Stai certo che l'uomo normale, se una donna lo lascia nell'80-90% dei casi se ne fa una ragione, ci sta male al limite ma non arriva alla violenza..
I mascalzoni invece nel 90% dei casi arrivano alla violenza COME PREVEDIBILE (che non vuol dire giusto o legale, ma non mi fanno pena quelle che vanno coi derelitti della società e poi piangono)


----------



## admin (14 Settembre 2016)

E' una cosa complicatissima, e non mi sento di dare giudizi. L'unica cosa certa è che nel mondo di oggi, un The Truman Show amplificato per 30, non puoi permetterti il minimo errore e la minima distrazione.

Tra l'altro, se uno ci riflette, non ha fatto niente di che. Il mondo è pieno di donne (e uomini) che tradiscono. Si è fatta riprendere, ha sbagliato, e l'ha pagata carissima.


----------



## Jaqen (14 Settembre 2016)

Admin ha scritto:


> E' una cosa complicatissima, e non mi sento di dare giudizi. L'unica cosa certa è che nel mondo di oggi, un The Truman Show amplificato per 30, non puoi permetterti il minimo errore e la minima distrazione.
> 
> Tra l'altro, se uno ci riflette, non ha fatto niente di che. Il mondo è pieno di donne (e uomini) che tradiscono. Si è fatta riprendere, ha sbagliato, e l'ha pagata carissima.



Sono d'accordo con te. E' difficile, difficilissimo dire qualcosa.


----------



## Heaven (14 Settembre 2016)

Storia sfortunata. Dispiace per lei, ma la colpa non è di nessuno

Prendere in giro quel video era normale per non dire legittimo


----------



## juventino (14 Settembre 2016)

Milanforever26 ha scritto:


> Ma quando ti fai riprendere mentre scopi con uno preso a caso che ti aspetti che ci faccia con quel filmato? Che ti sottoponga una richiesta formale scritta per divulgarlo? Ma veramente siamo alla giustificazione di tutto..
> Quando le ragazze non sanno giudicare l'uomo che hanno di fronte, o peggio ancora, cercano proprio i tipi da cui dovrebbero girare alla larga non le ritengo più vittime, o solo entro certi limiti..come quelle che scrivono ai carcerati o che si vanno a mettere col figlio del boss o il noto mascalzone del paese..e poi si "stupiscono" se sta gente qui, di fronte ad un rifiuto, reagisce con violenza..

- _RIGHE DEL DATASET_
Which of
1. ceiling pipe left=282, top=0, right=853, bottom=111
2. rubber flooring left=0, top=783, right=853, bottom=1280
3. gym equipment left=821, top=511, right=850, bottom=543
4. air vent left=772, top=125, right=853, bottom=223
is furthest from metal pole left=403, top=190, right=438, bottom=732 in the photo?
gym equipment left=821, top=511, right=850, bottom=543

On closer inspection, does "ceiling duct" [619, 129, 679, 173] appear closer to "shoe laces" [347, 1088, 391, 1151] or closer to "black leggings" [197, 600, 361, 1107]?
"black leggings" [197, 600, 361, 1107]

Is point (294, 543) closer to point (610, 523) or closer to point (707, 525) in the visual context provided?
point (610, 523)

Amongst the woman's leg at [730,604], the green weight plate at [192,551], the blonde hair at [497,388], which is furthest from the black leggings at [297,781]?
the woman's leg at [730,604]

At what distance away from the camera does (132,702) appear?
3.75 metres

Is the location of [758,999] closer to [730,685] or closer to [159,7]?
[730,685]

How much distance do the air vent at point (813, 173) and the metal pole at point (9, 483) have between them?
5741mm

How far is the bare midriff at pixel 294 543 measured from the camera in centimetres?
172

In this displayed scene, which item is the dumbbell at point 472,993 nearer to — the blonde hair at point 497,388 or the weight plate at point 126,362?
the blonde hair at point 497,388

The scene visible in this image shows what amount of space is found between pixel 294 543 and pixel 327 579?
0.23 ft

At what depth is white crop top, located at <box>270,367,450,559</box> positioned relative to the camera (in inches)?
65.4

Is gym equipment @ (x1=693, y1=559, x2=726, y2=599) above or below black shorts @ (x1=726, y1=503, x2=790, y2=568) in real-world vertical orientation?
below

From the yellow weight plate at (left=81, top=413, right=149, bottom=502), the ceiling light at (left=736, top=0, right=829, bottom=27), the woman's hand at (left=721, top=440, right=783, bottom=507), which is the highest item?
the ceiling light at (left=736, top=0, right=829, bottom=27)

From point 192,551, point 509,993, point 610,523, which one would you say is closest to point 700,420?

- _LAVORO DA SVOLGERE_
a - Riassumi in due frasi l'estratto della discussione sul forum.
b - Prosegui l'estratto della discussione sul forum dopo l'ultima frase riportata.
L'elenco non serve a nulla per questo lavoro.

- _I RISULTATI_
a - Un utente sostiene che l'uomo normale, se lasciato da una donna, nella gran parte dei casi non arriva alla violenza, mentre i mascalzoni ci arrivano quasi sempre, e dice di non provare pena per chi si accompagna a loro. L'amministratore giudica la vicenda complicatissima e osserva che lei, facendosi riprendere, ha sbagliato e l'ha pagata carissima; Jaqen si dice d'accordo con lui, mentre Heaven ritiene che la colpa non sia di nessuno e che prendere in giro quel video fosse normale.

b -
> Stai certo che l'uomo normale, se una donna lo lascia nell'80-90% dei casi se ne fa una ragione, ci sta male al limite ma non arriva alla violenza..
> I mascalzoni invece nel 90% dei casi arrivano alla violenza COME PREVEDIBILE (che non vuol dire giusto o legale, ma non mi fanno pena quelle che vanno coi derelitti della società e poi piangono)



Qua nessuno giustifica il suo comportamento. Soltanto che trovo veramente assurdo che per un errore (il farsi riprendere e il non pensare alle conseguenze) una persona debba essere messa alla gogna in modo così pesante fino ad arrivare a questo. Per uno sbaglio, per una cosa che comunque sono affari suoi e al massimo del tizio che ha cornificato. Cioè il "Bravoh" sono arrivato persino a spiattellarlo in tutte le serate in discoteca per un certo periodo, eh. 
Comunque io non sto giudicando nemmeno chi all'epoca ci rise su per questa cosa, si tratta di vedere la vicenda sotto più punti di vista e con un po' meno cinismo.


----------



## Milanforever26 (14 Settembre 2016)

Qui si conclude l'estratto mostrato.